Question

In an examination, 30% and 35% of students respectively failed in history and geography while 27% of students failed in both the subjects. If the number of students passing the examination is 248, then find the total number of students who appeared in the examination.
A. 425
B. 400
C. 380
D. 725

Answer 1

We here have been given the percentage of students, which failed history and geography and also the percentage of students who failed both. Then we have been given the total number of students who passed the examination and we have been asked to find the total number of students who appeared in the examination. For this, we will first find the percentage of students who failed the examination. For this, we will use the formula from set theory given as $n\left( A\cup B \right)=n\left( A \right)+n\left( B \right)-n\left( A\cap B \right)$ where we will assume set A to be the set of students who failed history and B to be the set of students who failed geography. After that, we will find the percentage of students that passed by subtracting the percentage of students that failed from 100, and then we will assume the total number of students who gave the examination to be ‘x’. Then we will keep that percentage of x equal to the given number of students and hence we will form an equation. On solving that equation we will find the value of x and hence our required answer.
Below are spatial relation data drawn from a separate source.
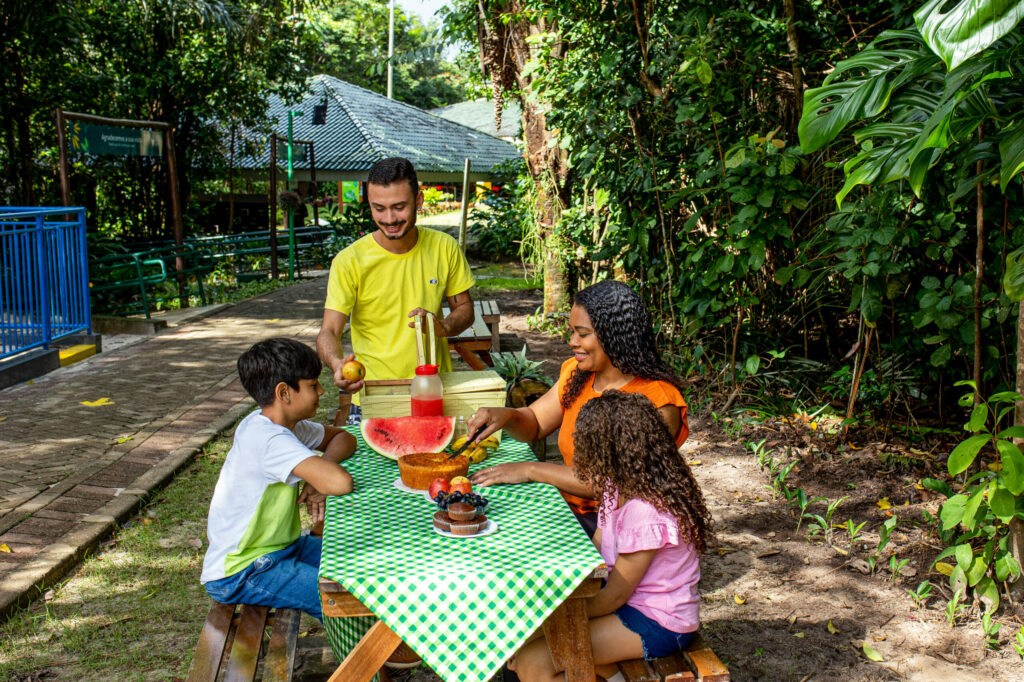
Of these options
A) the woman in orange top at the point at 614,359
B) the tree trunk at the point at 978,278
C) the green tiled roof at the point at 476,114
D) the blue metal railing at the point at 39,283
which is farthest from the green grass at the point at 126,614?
the green tiled roof at the point at 476,114

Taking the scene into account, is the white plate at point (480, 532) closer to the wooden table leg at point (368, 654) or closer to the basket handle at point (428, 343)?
the wooden table leg at point (368, 654)

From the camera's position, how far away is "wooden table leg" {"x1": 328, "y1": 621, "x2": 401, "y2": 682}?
2428 millimetres

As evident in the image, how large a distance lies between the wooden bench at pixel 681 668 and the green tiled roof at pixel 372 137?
23790 mm

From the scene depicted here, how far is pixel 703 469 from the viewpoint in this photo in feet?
19.6

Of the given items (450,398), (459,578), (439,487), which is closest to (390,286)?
(450,398)

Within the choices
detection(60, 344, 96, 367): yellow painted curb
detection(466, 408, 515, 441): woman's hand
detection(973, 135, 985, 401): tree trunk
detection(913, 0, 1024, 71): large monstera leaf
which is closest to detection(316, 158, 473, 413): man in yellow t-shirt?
detection(466, 408, 515, 441): woman's hand

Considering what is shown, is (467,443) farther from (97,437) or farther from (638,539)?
(97,437)

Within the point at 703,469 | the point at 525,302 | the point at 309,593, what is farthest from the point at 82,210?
the point at 309,593

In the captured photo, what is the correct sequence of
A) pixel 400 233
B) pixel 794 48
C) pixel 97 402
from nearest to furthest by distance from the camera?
pixel 400 233, pixel 794 48, pixel 97 402

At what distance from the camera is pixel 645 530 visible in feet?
8.64

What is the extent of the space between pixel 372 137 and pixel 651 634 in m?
26.2

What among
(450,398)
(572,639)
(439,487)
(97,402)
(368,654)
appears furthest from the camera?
(97,402)

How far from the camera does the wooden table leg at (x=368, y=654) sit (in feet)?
7.97

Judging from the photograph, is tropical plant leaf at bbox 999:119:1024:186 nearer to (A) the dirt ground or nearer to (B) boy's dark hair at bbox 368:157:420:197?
(A) the dirt ground
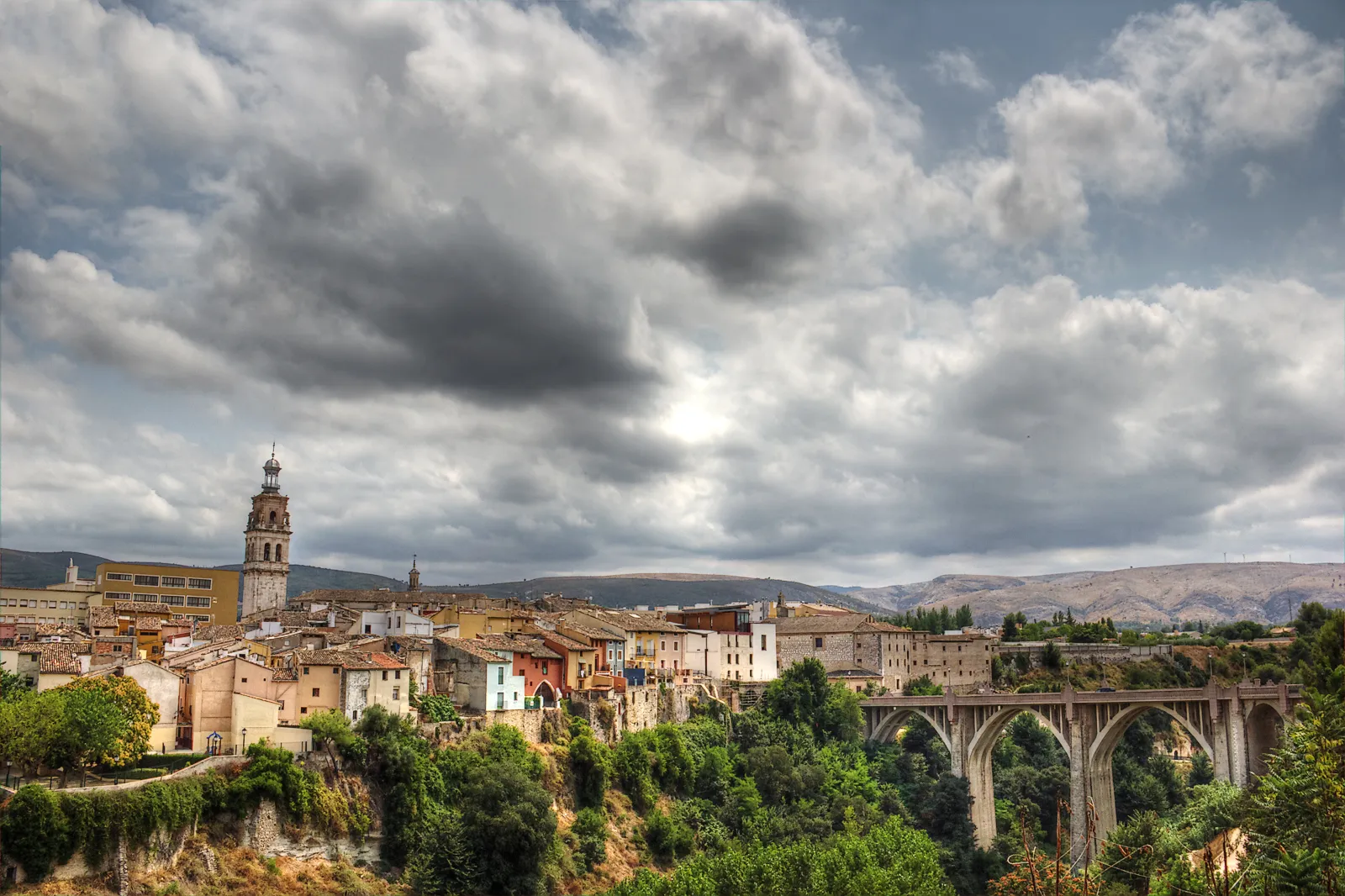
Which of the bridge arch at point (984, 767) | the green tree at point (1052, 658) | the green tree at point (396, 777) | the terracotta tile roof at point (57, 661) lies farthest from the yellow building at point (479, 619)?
the green tree at point (1052, 658)

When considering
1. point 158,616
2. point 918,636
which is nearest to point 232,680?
point 158,616

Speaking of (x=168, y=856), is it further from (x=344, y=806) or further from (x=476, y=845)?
(x=476, y=845)

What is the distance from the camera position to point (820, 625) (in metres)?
101

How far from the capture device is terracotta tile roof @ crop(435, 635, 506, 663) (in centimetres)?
5991

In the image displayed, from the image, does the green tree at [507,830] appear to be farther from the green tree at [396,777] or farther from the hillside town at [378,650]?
the hillside town at [378,650]

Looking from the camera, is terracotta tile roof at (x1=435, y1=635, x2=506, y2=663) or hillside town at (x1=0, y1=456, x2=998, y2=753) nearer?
hillside town at (x1=0, y1=456, x2=998, y2=753)

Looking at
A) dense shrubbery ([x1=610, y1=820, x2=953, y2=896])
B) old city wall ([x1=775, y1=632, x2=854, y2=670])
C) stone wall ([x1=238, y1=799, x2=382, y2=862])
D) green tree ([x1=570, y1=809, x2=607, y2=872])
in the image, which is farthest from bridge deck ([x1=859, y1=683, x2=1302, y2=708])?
stone wall ([x1=238, y1=799, x2=382, y2=862])

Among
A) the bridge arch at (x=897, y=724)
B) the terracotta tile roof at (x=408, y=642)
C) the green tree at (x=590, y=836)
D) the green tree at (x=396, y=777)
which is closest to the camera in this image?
the green tree at (x=396, y=777)

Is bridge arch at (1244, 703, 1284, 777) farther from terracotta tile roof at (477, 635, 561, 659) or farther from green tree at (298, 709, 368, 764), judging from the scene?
green tree at (298, 709, 368, 764)

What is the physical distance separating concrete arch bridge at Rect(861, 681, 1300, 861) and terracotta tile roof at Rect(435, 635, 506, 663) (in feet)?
117

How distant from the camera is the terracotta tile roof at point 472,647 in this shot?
2359 inches

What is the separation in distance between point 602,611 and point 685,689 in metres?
15.6

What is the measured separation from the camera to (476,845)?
5038 centimetres

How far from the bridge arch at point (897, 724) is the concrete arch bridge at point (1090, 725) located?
0.22ft
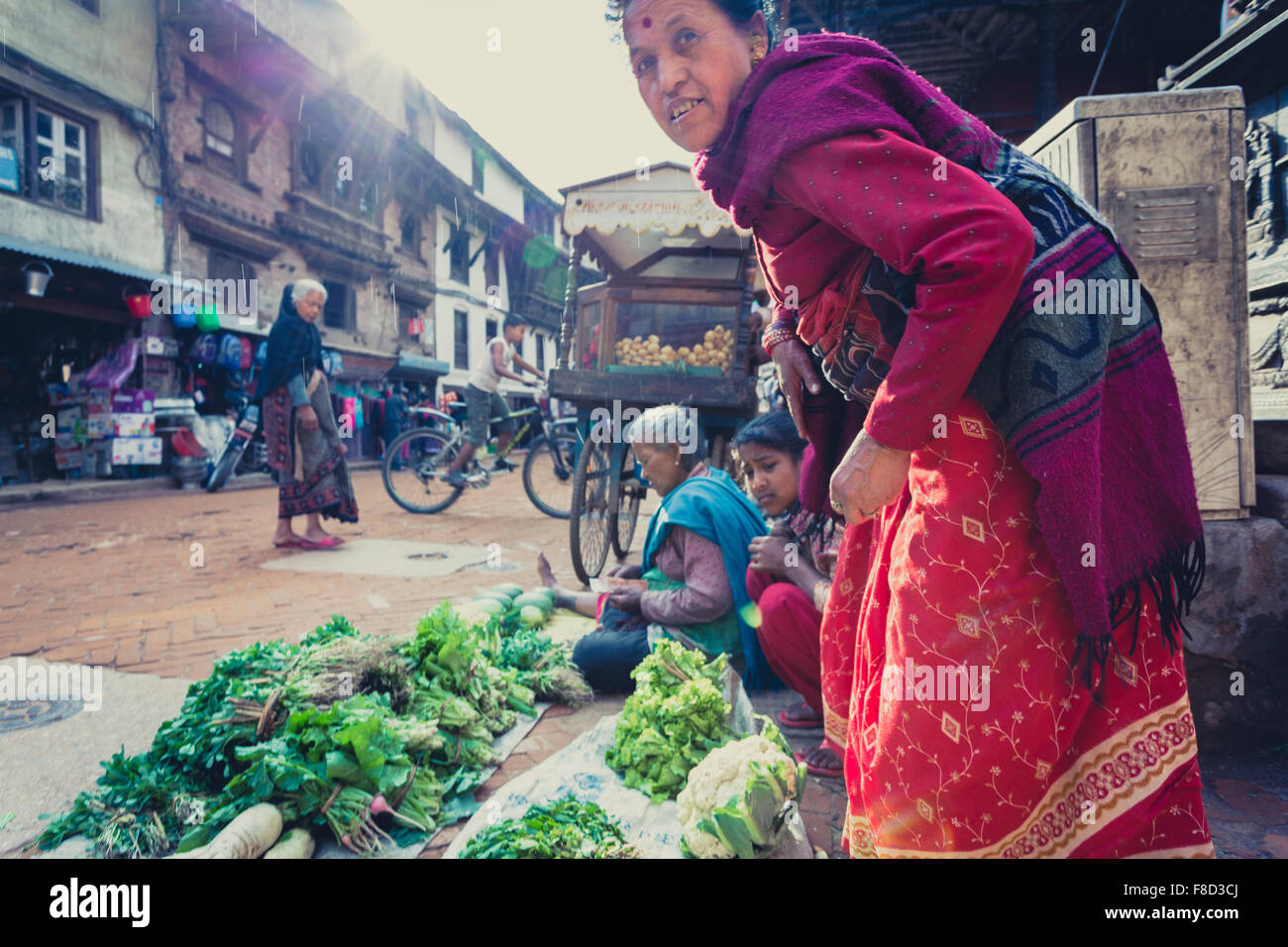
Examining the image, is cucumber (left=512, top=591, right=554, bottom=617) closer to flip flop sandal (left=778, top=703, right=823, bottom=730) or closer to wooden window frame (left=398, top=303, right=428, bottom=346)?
flip flop sandal (left=778, top=703, right=823, bottom=730)

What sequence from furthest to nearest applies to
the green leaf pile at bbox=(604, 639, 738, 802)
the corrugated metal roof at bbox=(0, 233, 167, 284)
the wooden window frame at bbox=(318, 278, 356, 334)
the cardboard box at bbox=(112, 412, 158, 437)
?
the wooden window frame at bbox=(318, 278, 356, 334) < the cardboard box at bbox=(112, 412, 158, 437) < the corrugated metal roof at bbox=(0, 233, 167, 284) < the green leaf pile at bbox=(604, 639, 738, 802)

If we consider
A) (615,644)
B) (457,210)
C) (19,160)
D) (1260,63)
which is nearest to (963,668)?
(615,644)

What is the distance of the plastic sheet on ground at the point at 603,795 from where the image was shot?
183 cm

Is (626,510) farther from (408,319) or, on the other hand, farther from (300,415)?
(408,319)

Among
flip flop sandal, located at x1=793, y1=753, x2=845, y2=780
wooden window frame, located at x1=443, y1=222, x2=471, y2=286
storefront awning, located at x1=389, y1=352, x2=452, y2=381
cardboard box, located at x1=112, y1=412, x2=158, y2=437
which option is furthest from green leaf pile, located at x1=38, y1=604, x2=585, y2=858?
wooden window frame, located at x1=443, y1=222, x2=471, y2=286

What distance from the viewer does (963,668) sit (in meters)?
1.04

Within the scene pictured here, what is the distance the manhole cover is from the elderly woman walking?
2.96 meters

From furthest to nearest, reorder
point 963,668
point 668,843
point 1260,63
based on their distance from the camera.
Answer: point 1260,63 → point 668,843 → point 963,668

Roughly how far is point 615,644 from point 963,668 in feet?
6.75

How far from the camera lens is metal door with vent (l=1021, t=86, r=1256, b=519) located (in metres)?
2.27

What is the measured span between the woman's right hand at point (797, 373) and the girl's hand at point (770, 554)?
1101 millimetres

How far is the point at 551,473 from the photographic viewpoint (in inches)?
327
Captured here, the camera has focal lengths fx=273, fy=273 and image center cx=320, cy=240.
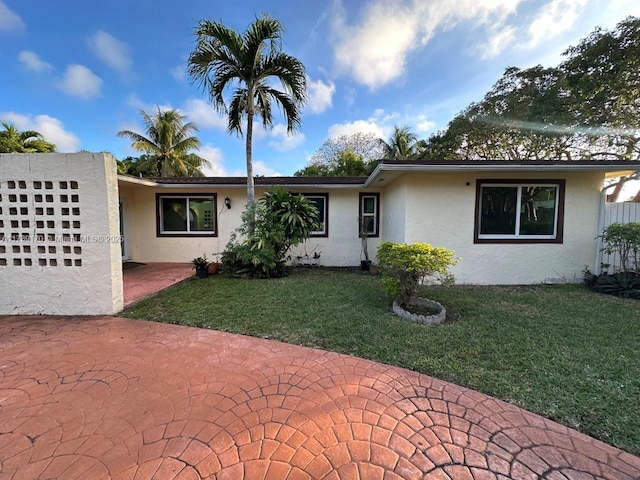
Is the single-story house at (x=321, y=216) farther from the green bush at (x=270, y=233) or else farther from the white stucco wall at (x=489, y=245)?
the green bush at (x=270, y=233)

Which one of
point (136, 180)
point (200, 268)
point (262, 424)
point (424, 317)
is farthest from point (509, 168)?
point (136, 180)

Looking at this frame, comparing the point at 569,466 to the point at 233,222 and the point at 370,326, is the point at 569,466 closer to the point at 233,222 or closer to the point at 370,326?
the point at 370,326

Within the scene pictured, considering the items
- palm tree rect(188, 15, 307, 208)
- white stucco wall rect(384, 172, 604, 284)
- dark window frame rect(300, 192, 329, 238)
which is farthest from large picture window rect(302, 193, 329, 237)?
Result: white stucco wall rect(384, 172, 604, 284)

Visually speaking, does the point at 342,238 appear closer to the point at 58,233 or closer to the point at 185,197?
the point at 185,197

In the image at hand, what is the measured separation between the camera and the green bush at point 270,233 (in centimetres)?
707

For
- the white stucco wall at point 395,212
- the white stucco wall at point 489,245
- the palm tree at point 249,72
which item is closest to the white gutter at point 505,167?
the white stucco wall at point 489,245

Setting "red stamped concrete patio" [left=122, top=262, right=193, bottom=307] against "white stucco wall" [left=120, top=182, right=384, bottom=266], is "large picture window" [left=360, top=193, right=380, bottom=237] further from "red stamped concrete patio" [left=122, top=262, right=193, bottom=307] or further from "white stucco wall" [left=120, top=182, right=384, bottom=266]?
"red stamped concrete patio" [left=122, top=262, right=193, bottom=307]

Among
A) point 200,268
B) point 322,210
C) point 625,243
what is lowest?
point 200,268

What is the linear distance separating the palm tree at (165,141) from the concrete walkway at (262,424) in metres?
18.4

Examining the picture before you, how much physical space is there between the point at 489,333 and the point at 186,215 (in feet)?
30.1

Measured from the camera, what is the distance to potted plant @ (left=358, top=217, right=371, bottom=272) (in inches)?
337

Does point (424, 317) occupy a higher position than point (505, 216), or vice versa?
point (505, 216)

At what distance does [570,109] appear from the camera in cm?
1116

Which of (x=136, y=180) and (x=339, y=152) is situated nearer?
(x=136, y=180)
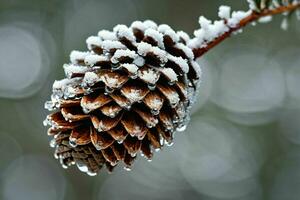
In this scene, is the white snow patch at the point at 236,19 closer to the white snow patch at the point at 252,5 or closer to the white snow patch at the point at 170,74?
the white snow patch at the point at 252,5

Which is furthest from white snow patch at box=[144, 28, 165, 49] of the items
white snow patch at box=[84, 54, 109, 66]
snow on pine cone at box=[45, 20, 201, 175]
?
white snow patch at box=[84, 54, 109, 66]

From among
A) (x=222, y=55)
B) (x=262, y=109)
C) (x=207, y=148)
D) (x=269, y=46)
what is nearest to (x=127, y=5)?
(x=222, y=55)

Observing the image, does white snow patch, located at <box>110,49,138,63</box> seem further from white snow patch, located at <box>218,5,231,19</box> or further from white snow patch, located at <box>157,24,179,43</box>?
white snow patch, located at <box>218,5,231,19</box>

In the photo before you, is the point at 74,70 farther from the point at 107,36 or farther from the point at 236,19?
the point at 236,19

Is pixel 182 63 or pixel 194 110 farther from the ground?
pixel 182 63

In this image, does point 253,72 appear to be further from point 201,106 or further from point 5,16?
point 5,16

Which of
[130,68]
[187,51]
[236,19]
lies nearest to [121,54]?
[130,68]
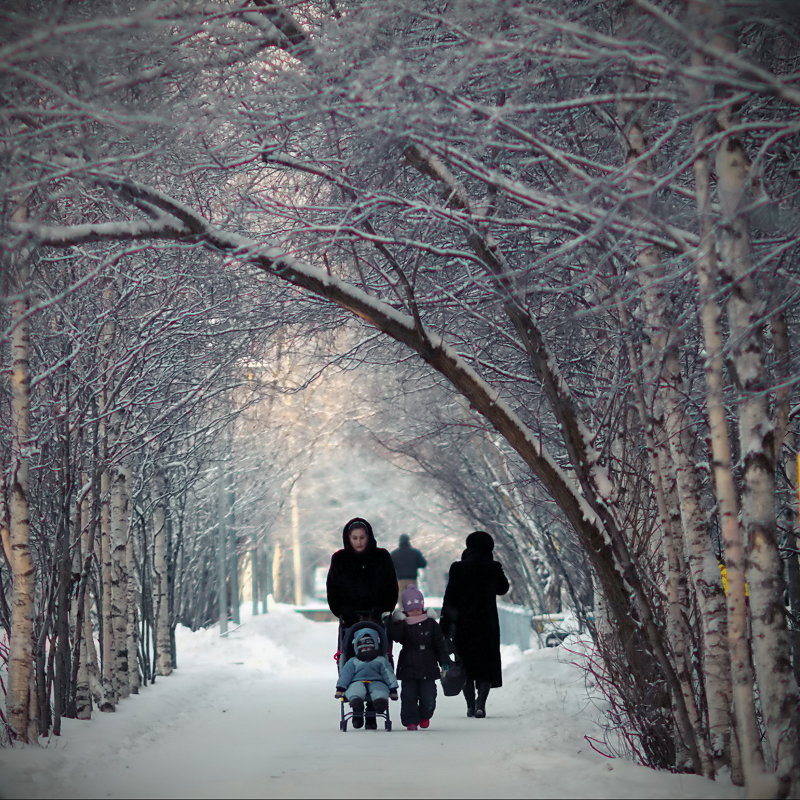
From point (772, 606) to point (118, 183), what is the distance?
4.34 meters

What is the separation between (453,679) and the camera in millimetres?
11688

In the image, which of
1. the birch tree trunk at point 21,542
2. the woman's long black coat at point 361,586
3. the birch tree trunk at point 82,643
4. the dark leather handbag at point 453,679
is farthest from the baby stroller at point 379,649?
the birch tree trunk at point 21,542

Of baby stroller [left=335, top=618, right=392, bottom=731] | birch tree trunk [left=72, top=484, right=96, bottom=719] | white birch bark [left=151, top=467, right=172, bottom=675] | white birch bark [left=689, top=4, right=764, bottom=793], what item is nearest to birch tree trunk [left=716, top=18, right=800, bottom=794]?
white birch bark [left=689, top=4, right=764, bottom=793]

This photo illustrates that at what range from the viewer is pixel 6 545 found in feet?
30.9

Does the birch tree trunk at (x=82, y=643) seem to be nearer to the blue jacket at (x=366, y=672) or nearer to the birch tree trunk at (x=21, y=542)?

Complete step-by-step solution
We have been given that 30% of students failed in history and 35% of the students failed in geography and the percentage of students who failed in both the subjects is given to us 27%.
Thus, we first need to find the total percentage of students who failed.
We know that $n\left( A\cup B \right)=n\left( A \right)+n\left( B \right)-n\left( A\cap B \right)$
Here, if we consider:
Set A= set of students who failed history
Set B= set of students who failed geography
Then,
Set $A\cup B$= set of students who failed both the subjects
Set $A\cap B$= set of students who failed
Hence, we have:
$\begin{aligned} & n\left( A \right)=30\% \\\ & n\left( B \right)=35\% \\\ & n\left( A\cap B \right)=27\% \\\ \end{aligned}$
Thus, we get the percentage of students who failed the examination are:
$\begin{aligned} & n\left( A\cup B \right)=n\left( A \right)+n\left( B \right)-n\left( A\cap B \right) \\\ & \Rightarrow n\left( A\cup B \right)=30+35-27 \\\ & \Rightarrow n\left( A\cup B \right)=65-27 \\\ & \Rightarrow n\left( A\cup B \right)=38\% \\\ \end{aligned}$
Hence, the percentage of students who failed the examination are 38%.
Thus, the percentage of students who passed the examination will be:
$\begin{aligned} & \left( 100-38 \right)\% \\\ & \Rightarrow 62\% \\\ \end{aligned}$
Hence, there are 62% students who passed the examination.
Now, we have been given that a total of 248 students passed the examination.
Now, let us assume the total number of students to be ‘x’. Thus, we can say that 62% of ‘x’ students passed the examination.
Hence, we can say that:
$\dfrac{62}{100}\times x=248$
Thus, solving for ‘x’, we get:
$\begin{aligned} & \dfrac{62}{100}\times x=248 \\\ & \Rightarrow \dfrac{62x}{100}=248 \\\ & \Rightarrow x=248\times \dfrac{100}{62} \\\ & \therefore x=400 \\\ \end{aligned}$
Thus, the total number of students in the examination are 400.
Hence, option (B) is the correct option.

Note: Here we have used the concept of set theory. Some few formulas for set theory are given as follows:
1. $n\left( A\cup B \right)=n\left( A \right)+n\left( B \right)-n\left( A\cap B \right)$

Here, we can see that when we add the elements of set A and B, the common area, i.e. $A\cap B$ is counted twice. Thus, we have subtracted it once.
2. $n\left( A\cup B\cup C \right)=n\left( A \right)+n\left( B \right)+n\left( C \right)-n\left( A\cap B \right)-n\left( B\cap C \right)-n\left( C\cap A \right)+n\left( A\cap B\cap C \right)$

Here, we can see that when we add the elements of set A, B, and C, the elements common to set A and B, B and C, and A and C are counted twice so we subtract them. Due to this the area common to all of them is subtracted completely so it is added once again.
3. $n\left( {\bar{A}} \right)=n\left( U \right)-n\left( A \right)$

Here, to calculate the number of elements that do to belong to set A, we will subtract the number of elements inset A from the total number of elements, i.e. the number of elements in universal set U.